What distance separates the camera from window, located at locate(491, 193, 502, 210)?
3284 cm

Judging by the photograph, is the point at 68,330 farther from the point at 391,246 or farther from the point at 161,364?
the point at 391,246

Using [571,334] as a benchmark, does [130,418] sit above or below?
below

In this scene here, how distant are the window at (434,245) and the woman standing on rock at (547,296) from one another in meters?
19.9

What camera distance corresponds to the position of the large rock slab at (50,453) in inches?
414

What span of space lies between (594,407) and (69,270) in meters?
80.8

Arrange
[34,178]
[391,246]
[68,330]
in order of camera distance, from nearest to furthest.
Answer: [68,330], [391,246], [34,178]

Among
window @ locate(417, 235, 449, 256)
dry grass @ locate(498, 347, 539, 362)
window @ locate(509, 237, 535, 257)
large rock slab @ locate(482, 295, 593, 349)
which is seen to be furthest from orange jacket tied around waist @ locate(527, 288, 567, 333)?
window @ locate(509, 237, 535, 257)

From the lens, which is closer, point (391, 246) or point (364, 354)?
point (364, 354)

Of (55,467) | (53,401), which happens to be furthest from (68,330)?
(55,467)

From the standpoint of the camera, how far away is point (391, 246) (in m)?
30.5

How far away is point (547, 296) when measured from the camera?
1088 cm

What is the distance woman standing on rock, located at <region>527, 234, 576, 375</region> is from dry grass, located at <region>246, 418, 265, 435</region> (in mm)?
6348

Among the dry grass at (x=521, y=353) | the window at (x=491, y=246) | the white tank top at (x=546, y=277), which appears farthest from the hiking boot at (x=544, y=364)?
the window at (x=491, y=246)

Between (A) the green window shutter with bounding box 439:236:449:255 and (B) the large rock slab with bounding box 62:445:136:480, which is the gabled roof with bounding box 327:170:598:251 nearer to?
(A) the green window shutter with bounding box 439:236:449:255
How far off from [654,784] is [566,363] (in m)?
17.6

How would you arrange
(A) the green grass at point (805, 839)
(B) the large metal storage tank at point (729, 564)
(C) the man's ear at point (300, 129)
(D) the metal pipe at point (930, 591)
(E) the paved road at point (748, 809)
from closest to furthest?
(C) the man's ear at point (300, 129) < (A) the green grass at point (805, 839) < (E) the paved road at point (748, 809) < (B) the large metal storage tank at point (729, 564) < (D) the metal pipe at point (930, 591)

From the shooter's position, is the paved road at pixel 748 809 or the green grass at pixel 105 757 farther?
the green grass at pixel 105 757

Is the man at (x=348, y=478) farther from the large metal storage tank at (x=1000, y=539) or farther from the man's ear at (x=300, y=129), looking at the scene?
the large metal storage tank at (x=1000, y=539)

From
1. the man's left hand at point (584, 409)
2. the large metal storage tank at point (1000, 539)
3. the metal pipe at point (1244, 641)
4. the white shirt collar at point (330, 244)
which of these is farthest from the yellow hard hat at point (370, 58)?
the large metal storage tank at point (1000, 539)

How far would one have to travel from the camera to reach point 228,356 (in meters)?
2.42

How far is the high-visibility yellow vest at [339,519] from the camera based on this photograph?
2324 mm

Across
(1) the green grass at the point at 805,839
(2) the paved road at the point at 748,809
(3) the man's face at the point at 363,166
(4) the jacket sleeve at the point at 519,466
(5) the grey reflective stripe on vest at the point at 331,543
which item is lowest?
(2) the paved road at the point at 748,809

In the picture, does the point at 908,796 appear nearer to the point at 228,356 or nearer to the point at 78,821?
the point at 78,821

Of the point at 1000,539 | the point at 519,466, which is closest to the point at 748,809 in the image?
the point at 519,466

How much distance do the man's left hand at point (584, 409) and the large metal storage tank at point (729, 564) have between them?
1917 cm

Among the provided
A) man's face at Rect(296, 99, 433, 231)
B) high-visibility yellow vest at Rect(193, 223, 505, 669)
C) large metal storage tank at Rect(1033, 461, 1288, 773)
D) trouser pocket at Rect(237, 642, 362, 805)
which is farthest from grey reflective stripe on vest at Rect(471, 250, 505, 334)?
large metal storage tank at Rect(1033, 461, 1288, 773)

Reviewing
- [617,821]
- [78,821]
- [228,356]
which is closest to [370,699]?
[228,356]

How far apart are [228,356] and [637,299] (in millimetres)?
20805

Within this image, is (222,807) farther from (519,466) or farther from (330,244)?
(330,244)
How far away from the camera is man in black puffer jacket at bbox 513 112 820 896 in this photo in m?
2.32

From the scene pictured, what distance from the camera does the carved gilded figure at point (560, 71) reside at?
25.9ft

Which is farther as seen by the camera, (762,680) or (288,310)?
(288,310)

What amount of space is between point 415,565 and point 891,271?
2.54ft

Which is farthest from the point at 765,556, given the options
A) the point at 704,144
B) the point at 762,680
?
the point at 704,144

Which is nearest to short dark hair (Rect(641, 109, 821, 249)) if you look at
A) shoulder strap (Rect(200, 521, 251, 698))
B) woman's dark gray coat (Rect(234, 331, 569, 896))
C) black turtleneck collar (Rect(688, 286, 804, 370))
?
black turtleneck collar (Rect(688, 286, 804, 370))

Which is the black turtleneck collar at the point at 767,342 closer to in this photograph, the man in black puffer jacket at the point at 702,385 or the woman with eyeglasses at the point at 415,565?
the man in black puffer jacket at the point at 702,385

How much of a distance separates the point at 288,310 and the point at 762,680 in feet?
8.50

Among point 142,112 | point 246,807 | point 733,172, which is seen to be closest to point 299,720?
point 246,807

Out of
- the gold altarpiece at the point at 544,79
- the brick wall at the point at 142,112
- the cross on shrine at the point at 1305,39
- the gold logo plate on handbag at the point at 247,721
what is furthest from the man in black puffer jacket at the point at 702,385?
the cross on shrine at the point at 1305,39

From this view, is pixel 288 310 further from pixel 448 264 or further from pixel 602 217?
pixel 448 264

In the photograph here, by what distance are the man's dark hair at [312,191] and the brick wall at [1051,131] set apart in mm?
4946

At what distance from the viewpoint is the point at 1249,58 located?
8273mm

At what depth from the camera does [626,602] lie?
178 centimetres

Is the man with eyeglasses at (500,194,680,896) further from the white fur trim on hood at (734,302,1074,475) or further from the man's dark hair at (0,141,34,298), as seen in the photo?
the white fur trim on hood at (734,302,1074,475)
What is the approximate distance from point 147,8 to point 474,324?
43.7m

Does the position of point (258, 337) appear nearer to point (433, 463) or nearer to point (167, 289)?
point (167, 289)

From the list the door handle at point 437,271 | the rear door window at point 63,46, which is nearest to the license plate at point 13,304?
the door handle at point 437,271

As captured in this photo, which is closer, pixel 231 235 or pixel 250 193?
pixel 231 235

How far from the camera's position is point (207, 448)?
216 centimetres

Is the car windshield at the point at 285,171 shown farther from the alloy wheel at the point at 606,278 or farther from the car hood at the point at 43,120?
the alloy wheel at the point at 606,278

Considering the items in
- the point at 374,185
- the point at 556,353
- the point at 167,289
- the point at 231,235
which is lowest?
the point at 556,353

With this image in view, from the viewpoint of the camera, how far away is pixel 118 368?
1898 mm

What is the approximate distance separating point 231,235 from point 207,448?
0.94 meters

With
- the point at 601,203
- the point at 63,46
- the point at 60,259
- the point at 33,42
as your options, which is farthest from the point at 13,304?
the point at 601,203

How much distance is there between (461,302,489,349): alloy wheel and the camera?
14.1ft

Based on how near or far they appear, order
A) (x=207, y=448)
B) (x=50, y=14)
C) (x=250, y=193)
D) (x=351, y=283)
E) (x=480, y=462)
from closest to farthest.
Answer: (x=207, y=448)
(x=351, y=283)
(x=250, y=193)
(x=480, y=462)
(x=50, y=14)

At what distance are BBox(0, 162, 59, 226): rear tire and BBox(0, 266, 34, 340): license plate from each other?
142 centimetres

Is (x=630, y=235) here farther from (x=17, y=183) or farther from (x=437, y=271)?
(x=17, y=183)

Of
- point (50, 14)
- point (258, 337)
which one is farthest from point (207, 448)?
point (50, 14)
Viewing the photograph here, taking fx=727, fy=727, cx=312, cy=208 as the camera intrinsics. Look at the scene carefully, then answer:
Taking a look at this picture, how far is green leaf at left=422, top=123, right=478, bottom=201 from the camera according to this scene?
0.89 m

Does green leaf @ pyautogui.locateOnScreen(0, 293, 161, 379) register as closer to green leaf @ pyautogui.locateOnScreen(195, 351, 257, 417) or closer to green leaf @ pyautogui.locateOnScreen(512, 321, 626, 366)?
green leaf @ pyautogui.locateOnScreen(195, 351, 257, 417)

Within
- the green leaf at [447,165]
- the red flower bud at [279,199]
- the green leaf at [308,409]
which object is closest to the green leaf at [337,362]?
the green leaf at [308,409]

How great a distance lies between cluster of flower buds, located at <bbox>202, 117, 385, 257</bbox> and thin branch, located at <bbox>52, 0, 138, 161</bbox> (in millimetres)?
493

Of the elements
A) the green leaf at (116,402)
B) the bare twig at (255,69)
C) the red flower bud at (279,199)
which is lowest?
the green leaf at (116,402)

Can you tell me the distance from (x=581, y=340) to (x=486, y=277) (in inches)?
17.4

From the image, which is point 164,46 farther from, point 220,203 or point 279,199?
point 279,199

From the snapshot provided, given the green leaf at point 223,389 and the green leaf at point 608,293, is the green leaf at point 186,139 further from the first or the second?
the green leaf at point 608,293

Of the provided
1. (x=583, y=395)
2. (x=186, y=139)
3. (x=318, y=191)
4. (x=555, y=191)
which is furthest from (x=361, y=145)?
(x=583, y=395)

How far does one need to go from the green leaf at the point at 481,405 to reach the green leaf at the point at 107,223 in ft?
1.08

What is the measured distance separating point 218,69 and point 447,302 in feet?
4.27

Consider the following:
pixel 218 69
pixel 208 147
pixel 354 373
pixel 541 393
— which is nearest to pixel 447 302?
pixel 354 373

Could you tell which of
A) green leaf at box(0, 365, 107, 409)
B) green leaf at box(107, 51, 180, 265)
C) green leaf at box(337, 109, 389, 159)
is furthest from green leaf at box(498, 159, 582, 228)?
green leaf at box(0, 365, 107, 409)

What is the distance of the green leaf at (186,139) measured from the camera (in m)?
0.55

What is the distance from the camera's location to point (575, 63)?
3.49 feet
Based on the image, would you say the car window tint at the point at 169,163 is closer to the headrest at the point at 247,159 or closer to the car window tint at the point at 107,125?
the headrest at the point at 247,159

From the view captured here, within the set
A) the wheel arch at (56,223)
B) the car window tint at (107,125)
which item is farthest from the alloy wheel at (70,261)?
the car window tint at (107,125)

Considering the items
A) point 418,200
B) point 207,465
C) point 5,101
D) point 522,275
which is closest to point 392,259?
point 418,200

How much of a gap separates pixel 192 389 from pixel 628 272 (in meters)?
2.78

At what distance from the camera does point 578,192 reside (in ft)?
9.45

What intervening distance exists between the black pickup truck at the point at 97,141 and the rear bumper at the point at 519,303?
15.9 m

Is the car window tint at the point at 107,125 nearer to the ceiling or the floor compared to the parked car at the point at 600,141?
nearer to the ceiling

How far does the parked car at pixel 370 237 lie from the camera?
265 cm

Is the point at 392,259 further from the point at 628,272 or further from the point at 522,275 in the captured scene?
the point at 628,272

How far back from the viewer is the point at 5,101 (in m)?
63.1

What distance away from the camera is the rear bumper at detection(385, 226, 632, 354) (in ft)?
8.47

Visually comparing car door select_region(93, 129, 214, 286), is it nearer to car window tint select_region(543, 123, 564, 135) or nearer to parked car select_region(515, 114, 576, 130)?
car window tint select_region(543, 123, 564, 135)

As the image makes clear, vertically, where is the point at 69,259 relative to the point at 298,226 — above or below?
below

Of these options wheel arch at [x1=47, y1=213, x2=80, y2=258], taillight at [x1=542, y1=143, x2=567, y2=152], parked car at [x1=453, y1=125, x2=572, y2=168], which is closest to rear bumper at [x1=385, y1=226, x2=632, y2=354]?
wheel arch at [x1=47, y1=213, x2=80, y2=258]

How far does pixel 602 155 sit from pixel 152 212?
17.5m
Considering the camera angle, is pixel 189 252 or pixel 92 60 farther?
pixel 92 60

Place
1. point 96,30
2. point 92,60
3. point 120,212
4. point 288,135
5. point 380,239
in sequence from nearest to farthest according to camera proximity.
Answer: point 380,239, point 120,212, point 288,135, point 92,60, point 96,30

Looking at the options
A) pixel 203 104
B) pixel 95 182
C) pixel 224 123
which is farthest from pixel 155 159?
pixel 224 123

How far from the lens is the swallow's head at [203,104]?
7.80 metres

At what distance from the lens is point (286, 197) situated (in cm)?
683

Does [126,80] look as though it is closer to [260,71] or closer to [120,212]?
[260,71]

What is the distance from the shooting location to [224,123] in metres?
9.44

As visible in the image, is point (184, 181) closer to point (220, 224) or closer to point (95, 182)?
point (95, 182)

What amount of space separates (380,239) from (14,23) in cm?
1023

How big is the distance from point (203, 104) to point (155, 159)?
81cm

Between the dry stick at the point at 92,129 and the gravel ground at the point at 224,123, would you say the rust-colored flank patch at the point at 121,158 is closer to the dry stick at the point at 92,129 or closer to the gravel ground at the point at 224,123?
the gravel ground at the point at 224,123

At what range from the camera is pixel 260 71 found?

→ What is required: Produce an exact repeat of the lines from the one containing "Does [126,80] look" through the last line of the data, and nothing more.

→ Answer:
Does [126,80] look as though it is closer to [260,71] or closer to [120,212]?
[260,71]

What is the distance from the shooting location to [224,123] in metres?
9.44

As visible in the image, is point (184, 181) closer to point (220, 224) or closer to point (95, 182)?
point (95, 182)

What amount of space separates (380,239) from (14,23) in cm?
1023

How big is the distance from point (203, 104) to point (155, 159)?
81cm

Between the dry stick at the point at 92,129 and the gravel ground at the point at 224,123, would you say the rust-colored flank patch at the point at 121,158 is closer to the dry stick at the point at 92,129 or closer to the gravel ground at the point at 224,123?
the gravel ground at the point at 224,123

At what range from the camera is pixel 260 71 found?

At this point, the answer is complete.